The decrease of 13% observed over the past 30 years and the limited potential for this to decrease further, indicates that the structural shift in the gender makeup of the labour force has largely materialised and the flow-through impacts are now status quo. More women in the workplace has impacted family and household incomes by essentially adding a whole extra income earner. These increased incomes have lifted the capacity to pay for housing in a way that is unlikely to have a similarly high impact in the future.

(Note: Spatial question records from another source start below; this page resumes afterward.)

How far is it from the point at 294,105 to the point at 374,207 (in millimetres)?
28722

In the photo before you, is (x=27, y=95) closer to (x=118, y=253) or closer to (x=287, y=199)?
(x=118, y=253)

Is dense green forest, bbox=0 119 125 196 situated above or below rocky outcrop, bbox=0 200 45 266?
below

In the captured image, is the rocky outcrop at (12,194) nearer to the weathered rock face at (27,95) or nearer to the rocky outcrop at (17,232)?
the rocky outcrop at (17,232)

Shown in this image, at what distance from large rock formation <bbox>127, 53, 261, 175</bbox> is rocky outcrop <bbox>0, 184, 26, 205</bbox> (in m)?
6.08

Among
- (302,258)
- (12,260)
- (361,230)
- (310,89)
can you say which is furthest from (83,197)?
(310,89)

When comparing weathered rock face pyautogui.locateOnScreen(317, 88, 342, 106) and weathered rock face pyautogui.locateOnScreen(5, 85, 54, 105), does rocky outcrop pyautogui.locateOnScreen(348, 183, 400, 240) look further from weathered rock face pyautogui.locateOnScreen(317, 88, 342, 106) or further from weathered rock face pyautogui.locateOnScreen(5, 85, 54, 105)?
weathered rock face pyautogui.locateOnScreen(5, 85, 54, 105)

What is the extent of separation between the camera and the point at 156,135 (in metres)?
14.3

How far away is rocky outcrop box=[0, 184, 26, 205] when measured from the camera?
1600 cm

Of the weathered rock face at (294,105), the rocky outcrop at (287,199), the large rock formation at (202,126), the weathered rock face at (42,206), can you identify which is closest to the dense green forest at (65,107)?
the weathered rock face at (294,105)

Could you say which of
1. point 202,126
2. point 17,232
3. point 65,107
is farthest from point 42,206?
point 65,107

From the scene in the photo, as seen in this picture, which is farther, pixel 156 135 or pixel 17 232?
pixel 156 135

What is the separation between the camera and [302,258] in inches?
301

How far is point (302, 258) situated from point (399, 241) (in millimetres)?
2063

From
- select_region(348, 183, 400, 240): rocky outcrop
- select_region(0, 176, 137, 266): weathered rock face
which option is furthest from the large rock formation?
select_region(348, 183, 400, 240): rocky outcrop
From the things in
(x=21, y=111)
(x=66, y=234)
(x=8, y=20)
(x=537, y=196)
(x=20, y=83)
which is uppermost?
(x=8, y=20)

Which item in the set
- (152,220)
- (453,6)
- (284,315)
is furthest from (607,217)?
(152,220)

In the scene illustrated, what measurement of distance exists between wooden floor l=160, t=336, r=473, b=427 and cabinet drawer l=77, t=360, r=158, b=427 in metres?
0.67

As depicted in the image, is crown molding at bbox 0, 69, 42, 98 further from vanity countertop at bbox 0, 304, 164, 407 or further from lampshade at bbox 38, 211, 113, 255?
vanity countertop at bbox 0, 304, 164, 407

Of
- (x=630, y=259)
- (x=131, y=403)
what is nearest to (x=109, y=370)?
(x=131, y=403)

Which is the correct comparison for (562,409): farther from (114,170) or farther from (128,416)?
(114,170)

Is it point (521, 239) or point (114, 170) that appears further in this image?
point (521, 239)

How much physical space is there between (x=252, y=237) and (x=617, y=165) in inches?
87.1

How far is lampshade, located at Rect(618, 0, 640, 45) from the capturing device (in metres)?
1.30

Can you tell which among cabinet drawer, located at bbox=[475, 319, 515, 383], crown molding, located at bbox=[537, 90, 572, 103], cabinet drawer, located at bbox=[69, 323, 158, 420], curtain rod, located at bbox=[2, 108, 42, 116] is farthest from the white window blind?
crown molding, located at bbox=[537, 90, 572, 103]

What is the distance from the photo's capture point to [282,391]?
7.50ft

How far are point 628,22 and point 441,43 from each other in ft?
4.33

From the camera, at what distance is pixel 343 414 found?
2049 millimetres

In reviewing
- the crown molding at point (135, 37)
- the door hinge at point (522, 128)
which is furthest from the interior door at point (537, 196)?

The second historic driver of national house price growth is interest rates and their remarkable downward trend over the past thirty years. Interest rates are an important driver of past house price growth as they directly affect the cost of mortgages and with lower mortgage costs people have been able to pay more for housing while retaining overall affordability. The floating mortgage rate in June 1987 was 20.5% and in June 2021 it was 4.37%. This large decline has had a profound impact on the interest component cost of repayments meaning that proportionally more was able to be put towards the principal.
The house price growth data during COVID-19 demonstrates that the financialisation of housing markets can override fundamental supply and demand by having an element of speculation. When borders were closed, Auckland lost population for two consecutive years but house prices grew at a near-record annual rate, peaking at 27%. It is widely recognised that lower interest rates during this time were a driver of demand. Legislative LVR ratio barriers to investment purchases were removed at the same time as part of the COVID-19 stimulus measures, effectively adding a dimension of housing demand that also had an increased capacity to pay more for dwellings due to a record low interest rate.
The current floating rate is the highest it has been in 15 years at 8.61% and is unlikely to see much, if any, further increases in this cycle. This indicates that the scale of future declines in interest rates is unlikely to match that of the 20.5% to 4.37% drop that occurred between 1987 and 2021, limiting the impact of this as a driver of future house price growth.
While we believe that the historic house price growth drivers of additional female income and decreasing mortgage costs have largely run their course, predicting the future trajectory of national house prices is a fool's game and various predictions have been proven wrong time and time again. House price growth could very well be similar to past performance, but we expect that this would require the emergence of a new driver such as a greater level of productivity in the economy. Until something like this emerges the quantum of growth could potentially be more akin to the ~4% long-term average growth observed in rent prices rather than the ~7% long-term house price growth observed in the past.